Assigned task:
Produce the full set of records below once more, exactly as they stand.

((

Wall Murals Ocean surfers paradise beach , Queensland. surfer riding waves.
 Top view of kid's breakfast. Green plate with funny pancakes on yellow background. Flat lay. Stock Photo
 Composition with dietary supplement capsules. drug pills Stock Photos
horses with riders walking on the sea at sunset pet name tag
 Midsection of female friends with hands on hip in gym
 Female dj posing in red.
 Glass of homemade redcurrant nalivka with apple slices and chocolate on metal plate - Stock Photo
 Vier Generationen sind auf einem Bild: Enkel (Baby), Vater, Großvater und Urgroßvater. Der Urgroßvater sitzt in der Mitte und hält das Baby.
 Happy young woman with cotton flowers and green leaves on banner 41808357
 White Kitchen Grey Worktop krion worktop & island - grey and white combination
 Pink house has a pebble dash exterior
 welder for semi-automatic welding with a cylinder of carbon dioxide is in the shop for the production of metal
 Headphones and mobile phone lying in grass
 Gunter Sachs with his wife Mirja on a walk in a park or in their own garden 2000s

))

Result of this task:
Wall Murals Ocean surfers paradise beach , Queensland. surfer riding waves.
 Top view of kid's breakfast. Green plate with funny pancakes on yellow background. Flat lay. Stock Photo
 Composition with dietary supplement capsules. drug pills Stock Photos
horses with riders walking on the sea at sunset pet name tag
 Midsection of female friends with hands on hip in gym
 Female dj posing in red.
 Glass of homemade redcurrant nalivka with apple slices and chocolate on metal plate - Stock Photo
 Vier Generationen sind auf einem Bild: Enkel (Baby), Vater, Großvater und Urgroßvater. Der Urgroßvater sitzt in der Mitte und hält das Baby.
 Happy young woman with cotton flowers and green leaves on banner 41808357
 White Kitchen Grey Worktop krion worktop & island - grey and white combination
 Pink house has a pebble dash exterior
 welder for semi-automatic welding with a cylinder of carbon dioxide is in the shop for the production of metal
 Headphones and mobile phone lying in grass
 Gunter Sachs with his wife Mirja on a walk in a park or in their own garden 2000s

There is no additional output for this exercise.